## LAVORO DA SVOLGERE
a: Nel brano su matematica e design, perché la fede turca è così difficile da rinfilare nel modo corretto una volta tolta dal dito? Rispondi in una-tre frasi.
b: Come proseguiresti il brano su matematica e design a partire dal punto in cui si interrompe?

## BRANO DA LEGGERE

****************************************

Matematica e Design
La vita quotidiana nasconde tantissime applicazioni della matematica
L’anello di fidanzamento
Ebbene sì, sono stata sposata, tutto sommato con una certa soddisfazione, maturando perfino buoni ricordi e per un tempo incredibilmente lungo, conoscendomi. Che c’è di male, penserà l’incauto lettore. Be’, ecco, non ho chiarito un dettaglio cruciale: il marito in questione era ingegnere. Come se non bastasse, nella tassonomia già di per sé peculiare della famiglia Ingegneribus familiaris, il soggetto in esame apparteneva a una varietà particolarmente pericolosa: aerospatialis. Nonostante ciò, quando lo conobbi mi parve innocuo.
Che l’operazione non fosse del tutto immune da rischi avrei invece dovuto capirlo subito, quando il suddetto, in veste di aspirante fidanzato, si presentò, invece che col classico solitario («Che banalità!», fu il suo commento), brandendo un’inquietante fede turca a 54 fili. La peculiarità di un anello simile è il fatto che, sebbene possa essere infilato con facilità, una volta tolto dal dito è estremamente difficile da rinfilare nel modo corretto, ricostruendo l’esatto intreccio dei suoi fili.
Questo perché sebbene i suoi componenti, essendo di metallo, siano rigidi – e quindi oggetti geometrici, il che fornisce un qualche aiuto – dal punto di vista topologico, una volta infilato, è la realizzazione di un oggetto astratto detto treccia chiusa. Nel momento in cui si sfila la fede dal dito, la treccia si trasforma in un link – termine tecnico traducibile con grande verosimiglianza in garbuglio – ovvero un oggetto matematico composto da più anelli, eventualmente annodati, allacciati tra loro.
A questo punto, rinfilarla nel modo corretto è un’impresa: infatti, mentre a ogni treccia corrisponde un unico link, il viceversa non è vero, cioè a uno stesso link possono corrispondere più trecce chiuse. In termini tecnici, si dice che uno stesso link può essere pettinato in modi diversi. Non vi dico gli esamini a cui mi sottoponeva: una volta avevo sbagliato la posizione del dito, quella dopo avevo sbagliato la pettinatura… ce n’era sempre una.
La fede nuziale
Come fede nuziale si limitò fortunatamente a propormi un banale nastro di Moebius. Per farvi un’idea di che forma abbia, prendete una striscia di carta, lunga e sottile, con le facce di colori diversi: incollando tra loro i lati corti otteniamo un cilindro; se invece li incolliamo dopo aver fatto una mezza torsione, otteniamo appunto il nastro di Moebius.

****************************************

[Estratto del dataset]
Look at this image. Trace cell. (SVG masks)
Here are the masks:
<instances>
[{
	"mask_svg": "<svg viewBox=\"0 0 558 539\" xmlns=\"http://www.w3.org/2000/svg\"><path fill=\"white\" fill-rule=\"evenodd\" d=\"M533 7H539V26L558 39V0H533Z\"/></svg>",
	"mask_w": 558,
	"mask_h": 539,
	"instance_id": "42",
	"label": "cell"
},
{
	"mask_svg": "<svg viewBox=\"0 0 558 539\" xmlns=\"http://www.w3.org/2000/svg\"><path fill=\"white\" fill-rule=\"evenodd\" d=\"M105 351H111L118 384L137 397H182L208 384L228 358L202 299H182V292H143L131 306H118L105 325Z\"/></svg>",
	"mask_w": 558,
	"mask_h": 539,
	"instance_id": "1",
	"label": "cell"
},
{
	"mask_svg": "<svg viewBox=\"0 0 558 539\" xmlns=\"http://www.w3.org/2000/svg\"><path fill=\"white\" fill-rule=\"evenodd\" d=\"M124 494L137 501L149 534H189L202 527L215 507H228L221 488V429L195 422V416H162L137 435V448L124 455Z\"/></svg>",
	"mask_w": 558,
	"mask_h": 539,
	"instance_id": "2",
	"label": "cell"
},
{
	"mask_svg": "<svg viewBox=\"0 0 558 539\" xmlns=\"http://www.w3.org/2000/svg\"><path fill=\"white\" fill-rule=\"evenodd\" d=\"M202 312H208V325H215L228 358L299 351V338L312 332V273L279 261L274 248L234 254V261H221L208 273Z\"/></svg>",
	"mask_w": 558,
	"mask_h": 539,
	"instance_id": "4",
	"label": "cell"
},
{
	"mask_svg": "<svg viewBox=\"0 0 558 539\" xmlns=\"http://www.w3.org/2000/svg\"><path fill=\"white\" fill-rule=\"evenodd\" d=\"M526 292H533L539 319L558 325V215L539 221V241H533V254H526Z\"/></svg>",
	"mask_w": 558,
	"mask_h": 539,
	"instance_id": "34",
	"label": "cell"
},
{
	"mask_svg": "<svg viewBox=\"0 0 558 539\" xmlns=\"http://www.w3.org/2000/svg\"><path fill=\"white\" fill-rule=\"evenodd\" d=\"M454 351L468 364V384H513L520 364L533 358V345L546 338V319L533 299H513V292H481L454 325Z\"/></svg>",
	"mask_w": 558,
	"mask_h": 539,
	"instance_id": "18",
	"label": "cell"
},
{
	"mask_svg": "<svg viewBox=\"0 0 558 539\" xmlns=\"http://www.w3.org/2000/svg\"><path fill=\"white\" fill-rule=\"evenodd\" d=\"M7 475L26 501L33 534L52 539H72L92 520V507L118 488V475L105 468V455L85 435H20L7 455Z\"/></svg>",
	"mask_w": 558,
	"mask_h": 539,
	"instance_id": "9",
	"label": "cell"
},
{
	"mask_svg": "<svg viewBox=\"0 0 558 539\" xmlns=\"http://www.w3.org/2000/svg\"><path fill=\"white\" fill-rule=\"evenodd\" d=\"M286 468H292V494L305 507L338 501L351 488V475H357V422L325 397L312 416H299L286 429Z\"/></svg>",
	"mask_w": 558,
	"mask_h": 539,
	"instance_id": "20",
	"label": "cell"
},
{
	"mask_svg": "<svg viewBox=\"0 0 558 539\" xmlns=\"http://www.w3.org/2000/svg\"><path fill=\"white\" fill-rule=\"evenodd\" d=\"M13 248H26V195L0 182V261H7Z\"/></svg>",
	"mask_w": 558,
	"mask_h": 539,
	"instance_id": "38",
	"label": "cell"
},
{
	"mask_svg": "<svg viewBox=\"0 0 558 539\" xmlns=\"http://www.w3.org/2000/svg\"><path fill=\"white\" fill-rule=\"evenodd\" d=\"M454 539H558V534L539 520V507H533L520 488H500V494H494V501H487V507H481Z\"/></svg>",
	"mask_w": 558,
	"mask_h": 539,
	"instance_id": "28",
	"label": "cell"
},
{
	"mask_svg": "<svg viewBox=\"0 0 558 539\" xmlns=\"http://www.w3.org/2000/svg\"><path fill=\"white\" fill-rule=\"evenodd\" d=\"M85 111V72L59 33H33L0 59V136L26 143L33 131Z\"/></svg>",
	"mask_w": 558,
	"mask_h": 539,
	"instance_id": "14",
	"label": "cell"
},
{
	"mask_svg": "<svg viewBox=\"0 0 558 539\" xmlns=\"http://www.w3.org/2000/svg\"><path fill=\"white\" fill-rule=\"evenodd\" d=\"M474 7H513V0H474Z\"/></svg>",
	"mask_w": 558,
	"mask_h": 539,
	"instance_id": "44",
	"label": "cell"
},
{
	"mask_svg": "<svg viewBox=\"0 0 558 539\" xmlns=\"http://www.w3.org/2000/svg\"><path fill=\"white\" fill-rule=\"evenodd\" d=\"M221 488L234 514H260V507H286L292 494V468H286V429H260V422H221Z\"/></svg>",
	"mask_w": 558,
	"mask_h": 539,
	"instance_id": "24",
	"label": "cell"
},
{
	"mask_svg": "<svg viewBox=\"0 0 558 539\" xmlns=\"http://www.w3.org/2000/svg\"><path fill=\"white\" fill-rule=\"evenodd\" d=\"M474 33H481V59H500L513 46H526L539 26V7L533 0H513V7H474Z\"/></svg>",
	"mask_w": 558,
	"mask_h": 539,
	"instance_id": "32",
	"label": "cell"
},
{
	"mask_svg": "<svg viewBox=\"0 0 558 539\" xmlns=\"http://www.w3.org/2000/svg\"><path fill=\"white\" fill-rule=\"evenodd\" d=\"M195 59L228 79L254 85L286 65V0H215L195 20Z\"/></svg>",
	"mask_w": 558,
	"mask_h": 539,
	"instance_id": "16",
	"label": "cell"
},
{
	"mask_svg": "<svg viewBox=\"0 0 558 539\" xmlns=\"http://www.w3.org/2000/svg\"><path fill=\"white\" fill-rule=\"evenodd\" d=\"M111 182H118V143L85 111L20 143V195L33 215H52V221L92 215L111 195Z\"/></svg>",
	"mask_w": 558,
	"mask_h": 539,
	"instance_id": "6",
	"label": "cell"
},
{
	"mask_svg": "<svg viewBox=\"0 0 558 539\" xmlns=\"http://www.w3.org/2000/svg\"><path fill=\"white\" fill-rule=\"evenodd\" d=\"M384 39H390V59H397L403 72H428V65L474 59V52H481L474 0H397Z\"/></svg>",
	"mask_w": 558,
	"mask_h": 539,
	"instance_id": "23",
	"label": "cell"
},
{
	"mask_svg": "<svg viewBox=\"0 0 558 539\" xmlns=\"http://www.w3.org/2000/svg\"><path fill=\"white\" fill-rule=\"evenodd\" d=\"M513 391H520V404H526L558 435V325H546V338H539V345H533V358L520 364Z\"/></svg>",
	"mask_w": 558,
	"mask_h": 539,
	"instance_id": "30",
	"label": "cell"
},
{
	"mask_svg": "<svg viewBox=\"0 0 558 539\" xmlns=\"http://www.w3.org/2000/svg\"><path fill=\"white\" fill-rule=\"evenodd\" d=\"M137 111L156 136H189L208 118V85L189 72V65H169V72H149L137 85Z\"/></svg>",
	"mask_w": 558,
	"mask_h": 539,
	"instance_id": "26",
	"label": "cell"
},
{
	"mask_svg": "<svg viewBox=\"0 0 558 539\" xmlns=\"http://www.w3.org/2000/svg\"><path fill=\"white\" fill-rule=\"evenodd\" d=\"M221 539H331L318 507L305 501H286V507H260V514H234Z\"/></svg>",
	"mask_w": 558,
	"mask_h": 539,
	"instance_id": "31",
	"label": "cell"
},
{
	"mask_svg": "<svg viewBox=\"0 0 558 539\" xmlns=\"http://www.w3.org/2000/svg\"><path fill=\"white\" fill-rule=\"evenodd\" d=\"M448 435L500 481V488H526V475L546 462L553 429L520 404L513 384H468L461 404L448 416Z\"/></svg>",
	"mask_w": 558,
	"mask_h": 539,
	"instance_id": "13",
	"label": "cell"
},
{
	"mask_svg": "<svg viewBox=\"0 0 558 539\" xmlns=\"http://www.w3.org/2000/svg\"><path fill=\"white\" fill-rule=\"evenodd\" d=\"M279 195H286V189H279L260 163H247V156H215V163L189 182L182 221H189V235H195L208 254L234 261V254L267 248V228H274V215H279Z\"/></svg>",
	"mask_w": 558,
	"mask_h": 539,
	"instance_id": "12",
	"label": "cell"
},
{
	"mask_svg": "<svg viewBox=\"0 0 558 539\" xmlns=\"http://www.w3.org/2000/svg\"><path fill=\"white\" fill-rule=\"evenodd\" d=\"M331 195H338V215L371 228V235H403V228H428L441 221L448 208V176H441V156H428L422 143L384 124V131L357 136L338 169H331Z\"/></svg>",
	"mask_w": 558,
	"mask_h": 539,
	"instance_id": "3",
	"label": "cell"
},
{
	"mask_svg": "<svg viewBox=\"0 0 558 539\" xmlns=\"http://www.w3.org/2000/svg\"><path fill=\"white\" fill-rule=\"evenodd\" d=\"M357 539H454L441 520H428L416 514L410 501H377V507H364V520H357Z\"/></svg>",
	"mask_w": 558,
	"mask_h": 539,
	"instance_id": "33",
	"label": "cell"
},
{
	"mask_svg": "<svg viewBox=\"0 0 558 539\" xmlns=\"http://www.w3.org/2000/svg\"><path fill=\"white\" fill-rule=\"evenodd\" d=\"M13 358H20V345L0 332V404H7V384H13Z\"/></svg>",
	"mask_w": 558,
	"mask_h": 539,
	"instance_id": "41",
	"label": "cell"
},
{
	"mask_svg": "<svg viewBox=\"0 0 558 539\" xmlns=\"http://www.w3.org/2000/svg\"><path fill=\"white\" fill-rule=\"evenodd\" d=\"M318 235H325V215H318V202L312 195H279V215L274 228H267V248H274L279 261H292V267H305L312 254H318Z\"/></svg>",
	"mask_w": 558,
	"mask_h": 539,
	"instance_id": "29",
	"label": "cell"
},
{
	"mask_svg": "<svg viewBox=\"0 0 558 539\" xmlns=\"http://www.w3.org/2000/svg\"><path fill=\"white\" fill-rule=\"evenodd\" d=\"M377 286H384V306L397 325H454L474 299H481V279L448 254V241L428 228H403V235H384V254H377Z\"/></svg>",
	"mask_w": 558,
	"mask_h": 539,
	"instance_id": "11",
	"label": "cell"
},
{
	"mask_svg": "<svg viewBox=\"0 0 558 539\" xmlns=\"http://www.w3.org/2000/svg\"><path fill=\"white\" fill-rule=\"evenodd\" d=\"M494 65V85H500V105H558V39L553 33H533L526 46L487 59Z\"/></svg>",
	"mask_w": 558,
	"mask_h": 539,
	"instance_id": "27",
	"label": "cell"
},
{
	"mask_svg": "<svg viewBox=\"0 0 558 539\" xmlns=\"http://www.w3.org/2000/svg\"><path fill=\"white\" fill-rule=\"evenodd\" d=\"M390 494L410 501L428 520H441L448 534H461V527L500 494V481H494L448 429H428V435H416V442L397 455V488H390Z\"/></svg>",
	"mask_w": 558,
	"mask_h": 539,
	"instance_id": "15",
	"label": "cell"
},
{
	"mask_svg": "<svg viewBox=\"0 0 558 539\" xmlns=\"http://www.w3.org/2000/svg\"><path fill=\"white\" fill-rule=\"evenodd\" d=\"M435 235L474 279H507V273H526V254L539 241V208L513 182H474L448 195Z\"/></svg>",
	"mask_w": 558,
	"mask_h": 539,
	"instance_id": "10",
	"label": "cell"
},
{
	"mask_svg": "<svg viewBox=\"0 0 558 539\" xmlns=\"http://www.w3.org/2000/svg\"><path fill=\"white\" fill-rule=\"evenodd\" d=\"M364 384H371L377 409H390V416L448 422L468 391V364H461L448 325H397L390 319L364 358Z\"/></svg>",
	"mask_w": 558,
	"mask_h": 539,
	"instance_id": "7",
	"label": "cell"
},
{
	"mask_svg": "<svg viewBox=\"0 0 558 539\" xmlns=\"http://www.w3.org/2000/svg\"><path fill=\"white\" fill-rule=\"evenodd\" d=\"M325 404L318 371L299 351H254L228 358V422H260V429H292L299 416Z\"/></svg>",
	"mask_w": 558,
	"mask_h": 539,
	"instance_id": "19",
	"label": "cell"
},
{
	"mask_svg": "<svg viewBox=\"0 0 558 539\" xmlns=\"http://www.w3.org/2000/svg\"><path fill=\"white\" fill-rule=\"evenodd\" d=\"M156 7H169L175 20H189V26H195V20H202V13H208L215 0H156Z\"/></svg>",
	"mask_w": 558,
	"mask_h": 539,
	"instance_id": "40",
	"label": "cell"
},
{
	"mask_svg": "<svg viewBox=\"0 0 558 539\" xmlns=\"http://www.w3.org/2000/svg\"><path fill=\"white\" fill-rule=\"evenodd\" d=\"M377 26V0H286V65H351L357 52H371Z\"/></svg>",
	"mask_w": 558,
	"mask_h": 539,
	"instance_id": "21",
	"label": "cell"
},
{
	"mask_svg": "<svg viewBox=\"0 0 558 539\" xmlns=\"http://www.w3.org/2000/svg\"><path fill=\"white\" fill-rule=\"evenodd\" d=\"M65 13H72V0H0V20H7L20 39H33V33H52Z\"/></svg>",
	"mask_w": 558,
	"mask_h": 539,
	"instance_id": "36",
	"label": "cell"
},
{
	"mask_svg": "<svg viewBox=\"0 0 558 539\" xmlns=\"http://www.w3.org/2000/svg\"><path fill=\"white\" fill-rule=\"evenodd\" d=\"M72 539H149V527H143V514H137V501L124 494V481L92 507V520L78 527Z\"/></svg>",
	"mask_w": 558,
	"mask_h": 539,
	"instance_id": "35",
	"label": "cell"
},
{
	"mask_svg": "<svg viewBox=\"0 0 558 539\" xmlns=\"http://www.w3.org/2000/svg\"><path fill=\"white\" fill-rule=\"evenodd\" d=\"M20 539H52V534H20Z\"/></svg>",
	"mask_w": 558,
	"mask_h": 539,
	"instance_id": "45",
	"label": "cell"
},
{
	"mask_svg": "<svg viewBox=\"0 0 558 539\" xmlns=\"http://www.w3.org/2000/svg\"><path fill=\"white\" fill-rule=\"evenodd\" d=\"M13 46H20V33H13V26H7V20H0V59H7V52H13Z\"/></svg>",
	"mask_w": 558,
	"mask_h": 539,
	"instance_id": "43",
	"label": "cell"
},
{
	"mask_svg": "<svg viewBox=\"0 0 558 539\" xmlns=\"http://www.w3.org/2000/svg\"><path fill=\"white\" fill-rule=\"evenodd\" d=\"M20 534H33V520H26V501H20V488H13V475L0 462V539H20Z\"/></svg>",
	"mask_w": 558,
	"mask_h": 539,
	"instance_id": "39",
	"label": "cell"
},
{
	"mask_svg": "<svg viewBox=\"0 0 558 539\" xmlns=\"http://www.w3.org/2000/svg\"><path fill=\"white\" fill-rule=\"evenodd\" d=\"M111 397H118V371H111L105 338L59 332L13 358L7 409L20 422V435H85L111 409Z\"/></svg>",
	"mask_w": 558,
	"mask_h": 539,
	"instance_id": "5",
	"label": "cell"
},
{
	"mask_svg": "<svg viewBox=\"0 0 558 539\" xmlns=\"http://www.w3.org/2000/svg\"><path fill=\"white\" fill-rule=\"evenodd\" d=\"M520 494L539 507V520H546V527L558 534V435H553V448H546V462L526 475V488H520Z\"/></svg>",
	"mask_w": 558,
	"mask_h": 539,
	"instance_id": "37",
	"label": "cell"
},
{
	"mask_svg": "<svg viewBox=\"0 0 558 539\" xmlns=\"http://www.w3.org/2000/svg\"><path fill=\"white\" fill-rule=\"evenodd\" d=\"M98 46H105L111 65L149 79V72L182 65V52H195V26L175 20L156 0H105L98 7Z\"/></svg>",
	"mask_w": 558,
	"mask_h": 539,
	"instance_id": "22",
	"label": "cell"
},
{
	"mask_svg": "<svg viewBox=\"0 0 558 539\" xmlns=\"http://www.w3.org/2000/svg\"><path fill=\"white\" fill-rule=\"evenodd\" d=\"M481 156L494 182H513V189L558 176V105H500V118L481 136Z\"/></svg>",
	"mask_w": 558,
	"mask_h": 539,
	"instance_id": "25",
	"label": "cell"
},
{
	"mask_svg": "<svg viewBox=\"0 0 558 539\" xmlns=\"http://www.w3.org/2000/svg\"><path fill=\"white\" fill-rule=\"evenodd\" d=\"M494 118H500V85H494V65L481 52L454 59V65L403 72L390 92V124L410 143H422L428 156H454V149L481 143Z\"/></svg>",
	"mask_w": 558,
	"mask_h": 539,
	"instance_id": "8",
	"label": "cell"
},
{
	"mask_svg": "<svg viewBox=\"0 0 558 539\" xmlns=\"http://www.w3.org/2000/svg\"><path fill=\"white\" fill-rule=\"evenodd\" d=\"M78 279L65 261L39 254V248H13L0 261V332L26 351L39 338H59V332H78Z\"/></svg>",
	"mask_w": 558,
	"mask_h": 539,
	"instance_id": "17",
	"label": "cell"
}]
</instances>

****************************************

## RISPOSTE ALL'ESERCIZIO
a: Quando si sfila la fede, la treccia chiusa che essa realizza diventa un link. A ogni treccia corrisponde un unico link, ma a uno stesso link possono corrispondere più trecce chiuse, perché lo stesso link può essere pettinato in modi diversi.

b:
La bicolorazione, che permane nel cilindro, svanisce nel nastro di Moebius, dove la faccia di un colore viene saldata con quella dell’altro: rappresentando la fusione di due facce in una, questa figura si presta quindi assai bene a simboleggiare la fedeltà e il vincolo più o meno sacro del matrimonio. Peraltro, visto l’esito del mio, non so se mi sentirei di consigliarvela…
Il letto contenitore
Ad ogni modo il vero problema si pose nel momento in cui, una volta convolati a nozze, ci rendemmo conto che stipare le cose di entrambi nella sua casetta di single era un’operazione tutt’altro che banale. Nella consapevolezza che sfruttare al meglio lo spazio era condizione indispensabile alla nostra sopravvivenza, non solo come coppia, decidemmo come prima cosa di dotarci di un letto contenitore.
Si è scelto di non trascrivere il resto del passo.